Soweit in der Beschwerde der Standpunkt vertreten wird, die Verwaltungsbehörden wären zur Beschlagnahme der beiden Automaten nicht zuständig gewesen, weil auf diesen Automaten mit 10 Euro übersteigenden Einsätzen hätte gespielt werden können, sodass eine Strafbarkeit gemäß § 168 StGB und die Zuständigkeit der Strafgerichte vorgelegen wäre, wird gemäß § 43 Abs. 2 VwGG auf das hg. Erkenntnis vom 20. Juli 2011, Zl. 2011/17/0097, verwiesen. In diesem Erkenntnis hat der Verwaltungsgerichtshof bereits ausgesprochen, dass die Beschlagnahme nach dem Glücksspielgesetz durch die Verwaltungsbehörden auch dann zulässig ist, wenn eine Strafbarkeit nach § 168 StGB vorliegen sollte.
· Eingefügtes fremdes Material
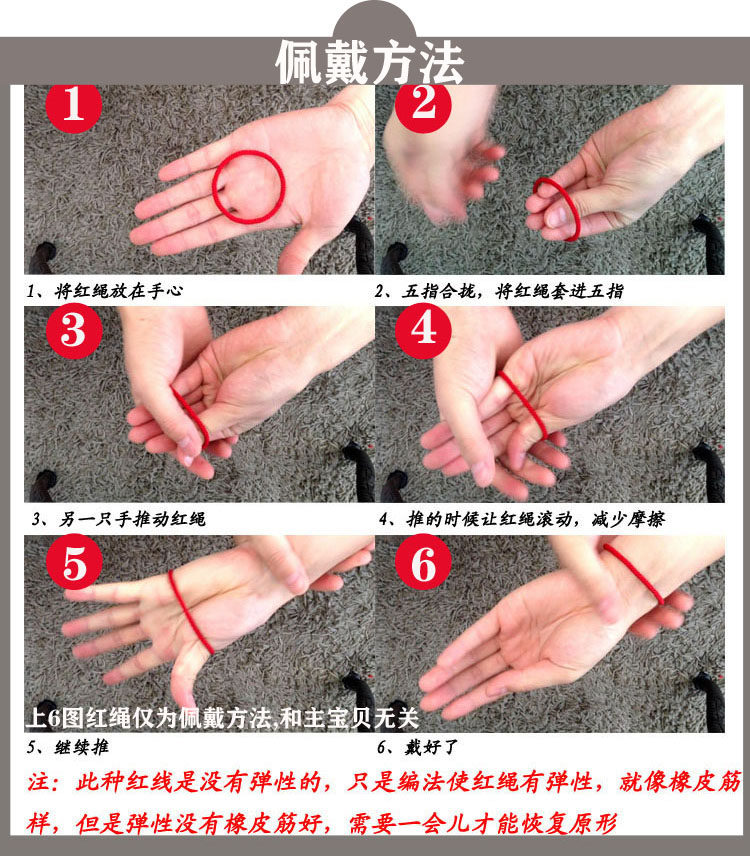 佩戴方法

1

1、将红绳放在手心

2

2、五指合拢，将红绳套进五指

3

3、另一只手推动红绳

4

4、推的时候让红绳滚动，减少摩擦

5

上6图红绳仅为佩戴方法,和主宝贝无关

5、继续推

6

6、戴好了

注：此种红线是没有弹性的，只是编法使红绳有弹性，就像橡皮筋样，但是弹性没有橡皮筋好，需要一会儿才能恢复原形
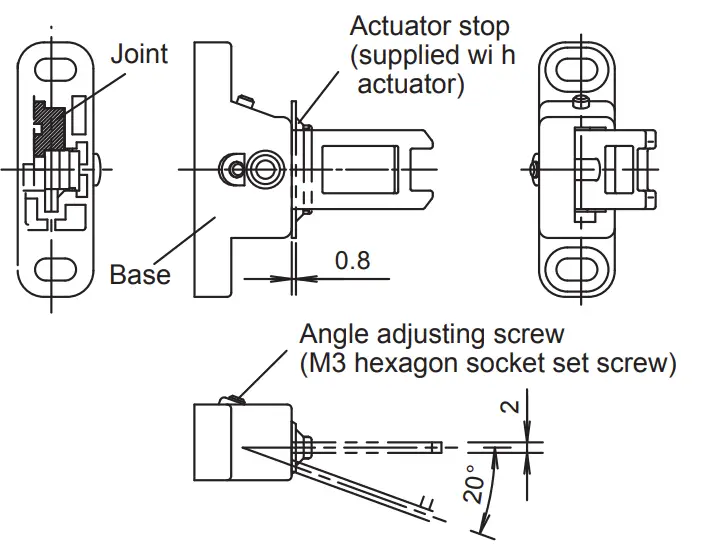 Joint

Actuator stop (supplied wi h actuator)

Base

0.8

Angle adjusting screw (M3 hexagon socket set screw)

2

20°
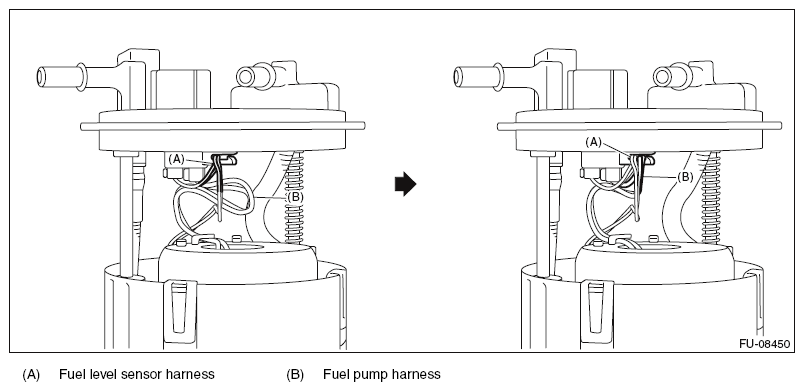 (A)
(B)
(A)
(B)
FU-08450

(A) Fuel level sensor harness
(B) Fuel pump harness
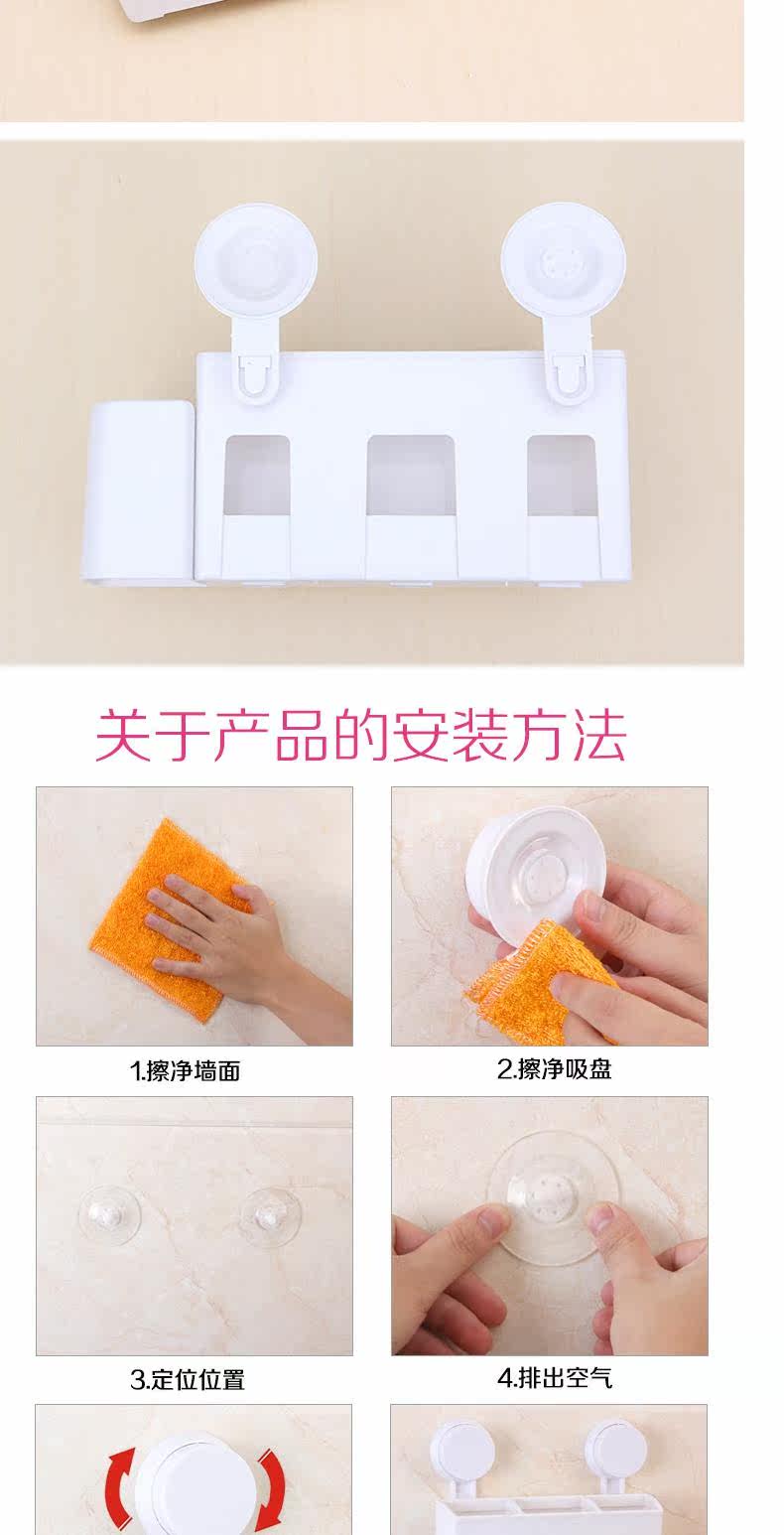 关于产品的安装方法

1.擦净墙面

2.擦净吸盘

3.定位位置

4.排出空气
Entgegen den Beschwerdeausführungen, leidet der angefochtene Bescheid auch nicht an einem wesentlichen Verfahrensmangel, weil die beantragte Berufungsverhandlung nicht durchgeführt wurde. Der Sachverhalt war nämlich ausreichend geklärt, sodass eine mündliche Erörterung eine weitere Klärung nicht erwarten ließ (§ 51e Abs. 4 VStG). Dem stand auch Art 6 Abs. 1 EMRK nicht entgegen, weil lediglich Rechtsfragen zu beantworten waren (vgl. hiezu u.a. das Urteil des EGMR vom 10. Mai 2007, Nr. 7401/04, im Fall Hofbauer gegen Österreich 2).

Die zu Zl. 2011/17/0173 erhobene Beschwerde war daher gemäß § 42 Abs. 1 VwGG als unbegründet abzuweisen.

Die Kostenentscheidung gründet auf den §§ 47 ff VwGG in Verbindung mit der VwGH-Aufwandersatzverordnung 2008, BGBl. II Nr. 455.